Fitness training clients often ask their personal trainers how many exercises should be performed during each workout. But the answer to that question is heavily dependent on what you mean by an “exercise,” and also on what you mean by a “workout.”
For instance, if you were to come to me and tell me that your goal is to become a faster swimmer, I would strongly advise that you make swimming your one exercise of the day. Or if you’re the rare non-high-school or non-collegiate athlete who has time for multiple workouts in a single day, that will give you a little more latitude with selecting either an additional form of cardio or some strength-training options. Otherwise, you’re not going to become a faster swimmer solely by doing concentration curls or pounding a rubber tire with a sledgehammer.
That said, I’m going to assume what you’re really asking is how many different exercises you should do for each muscle group being trained.
Actually, I have limited time and like to train my entire body every time I exercise.
In that case, there’s nothing inherently wrong about doing one foundational movement for every muscle group in the body. Even if all you did three to four times a week was push-ups, sit-ups or crunches, pull-ups, bodyweight squats, military presses (be very careful not to damage your shoulders!), tricep extensions and curls — and trained all of these body parts to failure over the course of a single set — you would probably dominate the majority of the human race in measures of muscular endurance.
But if you’re like me and you like to break up your workouts by training specific body parts on specific days, things get a little different. When it comes to resistance training, I’m a very rudimentary guy. I start with the function of the muscle — as well as the directions the muscle was designed to move in — and then I double-back to the ways to train that muscle throughout its full range of motion so that it either maintains or increases its levels of strength and endurance. And so, if you break up your training based on the different body parts being exercised, the intended function of that muscle group will determine the exercises you’ll perform.

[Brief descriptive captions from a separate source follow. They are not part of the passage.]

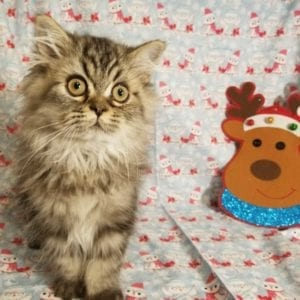 Victor- Persian kittens for sale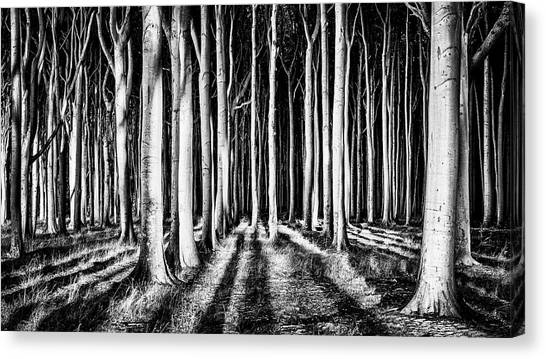 Tree Trunks Canvas Print - Ghost Forest by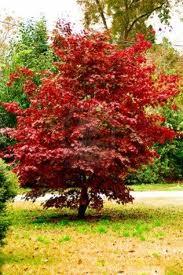 Lönn träslag rödaktigt virke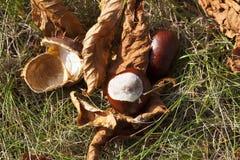 Castagna matura della frutta Fotografia Stock Libera da Diritti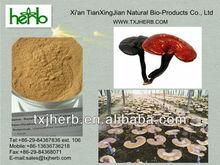 High Quality Lingzhi Extract Powder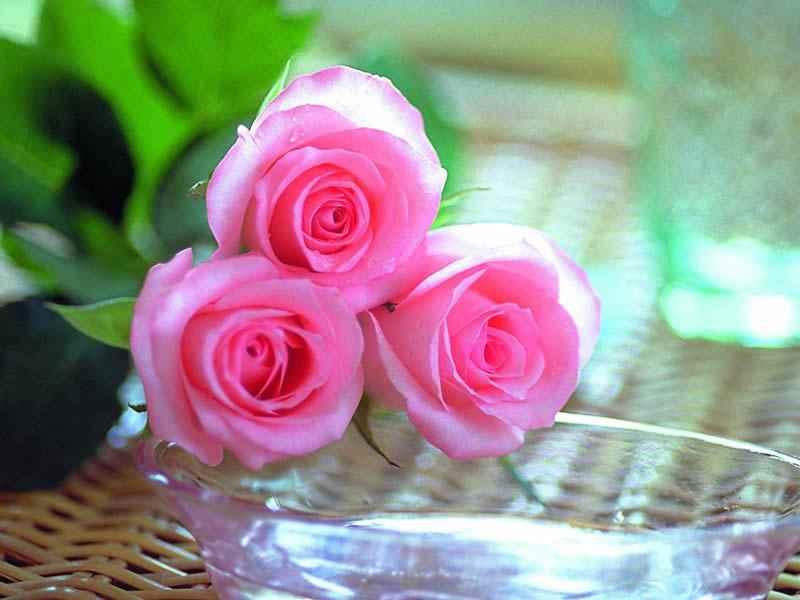 بالصور صور احلى ورد , اجمل الزهور المتنوعه 3936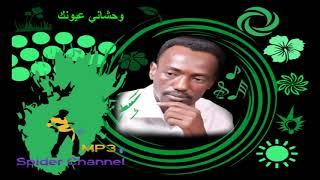 اغاني حصرية عاطف السماني وحشاني عيونك تحميل MP3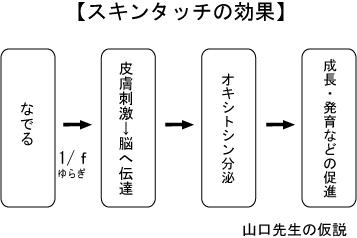 山口先生の講演2010年2月オキシトシン分泌論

Can you provide me with a straightforward example?
I’ll start with a popular muscle group — the chest. Straight out of the gate, I typically begin every workout with 100 consecutive push-ups and 20 consecutive pull-ups before I do anything else. For me, these are solid measurements of my body’s performance level. I feel like I’m more or less at the general fitness level I want to maintain if I can complete these two exercises in these volumes of repetitions.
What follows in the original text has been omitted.